THE REVISED ORGANIC ACT 1954
ECONOMIC IMPACT
PROVISIONS DESIGNED TO ENHANCE GOVERNMENT OF THE VIRGIN ISLANDS FISCAL INDEPENDENCE
JUDICIAL INTERPRETATION OF SECTION 28
A PRESENTATION BY JOANNE E. BOZZUTO, ESQ. CPA
FOR THE UNIVERSITY OF THE VIRGIN ISLANDS AD HOC COMMITTEE
ON THE 1954 REVISED ORGANIC ACT

A BRIEF LOOK AT JUDICIAL INTERPRETATION OF SECTION 28


Various provisions of the Revised Organic Act of 1954 ("ROA") codified tax policies and provided revenue sources that had the objective of making the Government of the Virgin Islands more fiscally self sufficient and less dependent on the Federal government. The stated economic purpose of the Act was to increase the political and economic autonomy of the islands. The Senate report touted the bill as "a step forward toward the day when the Virgin Islands could be self-sustaining." See S. Rep. No 1271, 83d Cong., 2d Sess. (1954).
The Third Circuit Court of Appeals has often observed that it was the legislative intent that the Revised Organic Act should become a new basic charter of government for the Virgin Islands to take place of the somewhat makeshift Organic Act of 1936 which had proved unnecessarily cumbersome and inefficient and that the new Act should grant a greater degree of autonomy, economic as well as political, to the people.
Perhaps the most significant government revenue source incorporated into the 1954 Revised Organic Act was section 28. This section, together with a variety of local taxes, was to provide a reliable stream of tax revenue for the operation of the local government. While the section 28(a) did provide much needed revenue, it is a single run on sentence that is perhaps most exceptional for the sheer volume of litigation it generated.

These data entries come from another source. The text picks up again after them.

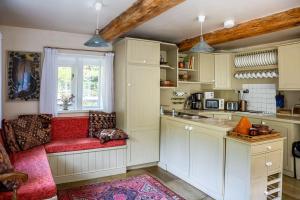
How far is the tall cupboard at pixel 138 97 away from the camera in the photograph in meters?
3.74

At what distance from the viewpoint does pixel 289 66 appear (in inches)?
146

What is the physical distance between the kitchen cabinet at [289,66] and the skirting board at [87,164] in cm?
295

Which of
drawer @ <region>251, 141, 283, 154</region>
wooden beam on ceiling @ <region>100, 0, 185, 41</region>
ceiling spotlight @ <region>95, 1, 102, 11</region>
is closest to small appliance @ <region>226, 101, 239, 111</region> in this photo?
drawer @ <region>251, 141, 283, 154</region>

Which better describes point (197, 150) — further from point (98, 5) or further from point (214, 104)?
point (98, 5)

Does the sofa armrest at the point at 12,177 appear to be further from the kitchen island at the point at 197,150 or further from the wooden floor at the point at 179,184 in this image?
the kitchen island at the point at 197,150

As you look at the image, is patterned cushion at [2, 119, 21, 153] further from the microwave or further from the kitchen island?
the microwave

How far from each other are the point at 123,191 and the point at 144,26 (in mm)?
2461

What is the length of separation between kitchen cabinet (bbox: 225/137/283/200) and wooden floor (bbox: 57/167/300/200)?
436mm

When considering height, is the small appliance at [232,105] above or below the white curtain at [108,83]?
below

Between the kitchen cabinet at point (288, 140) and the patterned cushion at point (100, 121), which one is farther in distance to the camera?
the patterned cushion at point (100, 121)

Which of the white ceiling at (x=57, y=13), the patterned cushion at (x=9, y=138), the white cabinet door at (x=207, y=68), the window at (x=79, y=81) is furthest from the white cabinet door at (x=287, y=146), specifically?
the patterned cushion at (x=9, y=138)

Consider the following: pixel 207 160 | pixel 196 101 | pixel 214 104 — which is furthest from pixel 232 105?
pixel 207 160

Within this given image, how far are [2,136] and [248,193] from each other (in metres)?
3.16

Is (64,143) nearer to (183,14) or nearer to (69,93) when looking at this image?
(69,93)
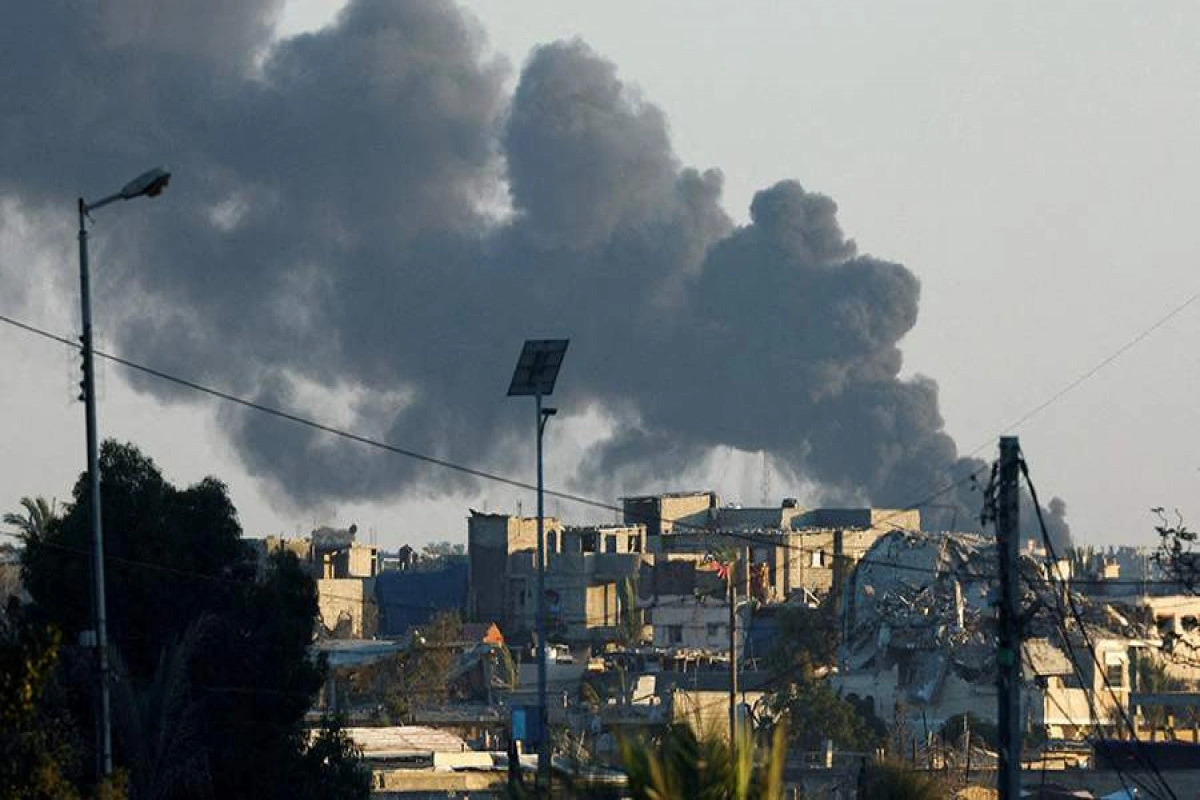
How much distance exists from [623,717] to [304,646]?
141 ft

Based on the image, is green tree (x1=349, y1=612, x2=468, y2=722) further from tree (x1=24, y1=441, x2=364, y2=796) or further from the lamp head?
the lamp head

As of 2005, several of its major provisions have either been repealed by Congress or limited by judicial interpretation.
As amended, § 28(a) of the ROA (48 U.S.C. §1642) states:
The proceeds of customs duties, the proceeds of the United States income tax, the proceeds of any taxes levied by the Congress on the inhabitants of the Virgin Islands, and the proceeds of all quarantine, passport, immigration, and naturalization fees collected in the Virgin Islands … shall be covered into the Treasury of the Virgin Islands, and shall be available for expenditure as the Legislature of the Virgin Islands may provide: Provided, That the term "inhabitants of the Virgin Islands" as used in this section shall include all persons whose permanent residence is in the Virgin Islands, and such persons shall satisfy their income tax obligations under applicable taxing statutes of the United States by paying their tax on income derived from all sources both within and outside the Virgin Islands into the treasury of the Virgin Islands:…"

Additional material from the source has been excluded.